-- Input records follows --

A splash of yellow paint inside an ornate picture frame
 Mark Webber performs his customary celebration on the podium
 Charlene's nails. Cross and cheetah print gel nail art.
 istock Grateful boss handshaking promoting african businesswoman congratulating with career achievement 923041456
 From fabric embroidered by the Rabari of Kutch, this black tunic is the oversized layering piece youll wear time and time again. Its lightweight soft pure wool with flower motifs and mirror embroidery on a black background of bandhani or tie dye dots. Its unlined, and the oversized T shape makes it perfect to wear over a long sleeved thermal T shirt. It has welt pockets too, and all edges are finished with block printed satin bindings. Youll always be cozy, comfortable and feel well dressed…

-- Input records concluded --

Your reply should contain every record, unchanged and complete.

» **Result for this exercise**:
A splash of yellow paint inside an ornate picture frame
 Mark Webber performs his customary celebration on the podium
 Charlene's nails. Cross and cheetah print gel nail art.
 istock Grateful boss handshaking promoting african businesswoman congratulating with career achievement 923041456
 From fabric embroidered by the Rabari of Kutch, this black tunic is the oversized layering piece youll wear time and time again. Its lightweight soft pure wool with flower motifs and mirror embroidery on a black background of bandhani or tie dye dots. Its unlined, and the oversized T shape makes it perfect to wear over a long sleeved thermal T shirt. It has welt pockets too, and all edges are finished with block printed satin bindings. Youll always be cozy, comfortable and feel well dressed…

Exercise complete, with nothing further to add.